[PROVIDED TEXT — start]

In the summer of 2021, I purchased my first telescope, new, from a major brand telescope company.  I probably spent from about January until June 2021 looking at various online bits about what telescopes offer the best (fill in your subject here).  I thought I knew what I wanted from a telescope and what I wanted to observe.  I made my purchases and waited for my new, shiny galaxy gazing cannon to arrive.  In the past two years I have upgraded or replaced:  the focuser, the spotter scope from 40mm to 50mm with a diagonal; the tripod equatorial style mount replaced with a Dobsonian; added a laser spotter and a cooling fan.  See what all my research did for me?  I didn’t know what I didn’t know about what I really did need (or want).

Are you new to astronomy?  Trying to figure out what you want or need to start or further your journey into observing the heavens?  Wanting to add a specialized component to your astronomy tool kit?  Are you working with a limited budget?  Buy used! Unlike automobiles, telescopes can remain in like-new condition for years if properly cared for. You can pick up a quality second-hand scope for much less than its original price.  With the money you saved purchasing, you can modify the telescope to your personal needs.

[PROVIDED TEXT — finish]
[SOURCE DATA — start]

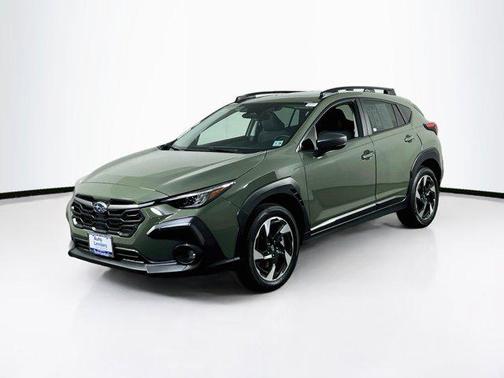 Alpine Green 2024 Subaru Crosstrek Limited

[SOURCE DATA — finish]

• ACTION ITEM:
Reproduce the passage about buying a telescope from "Are you new" up to and including "your personal needs.".

• EXERCISE ANSWER:
Are you new to astronomy?  Trying to figure out what you want or need to start or further your journey into observing the heavens?  Wanting to add a specialized component to your astronomy tool kit?  Are you working with a limited budget?  Buy used! Unlike automobiles, telescopes can remain in like-new condition for years if properly cared for. You can pick up a quality second-hand scope for much less than its original price.  With the money you saved purchasing, you can modify the telescope to your personal needs.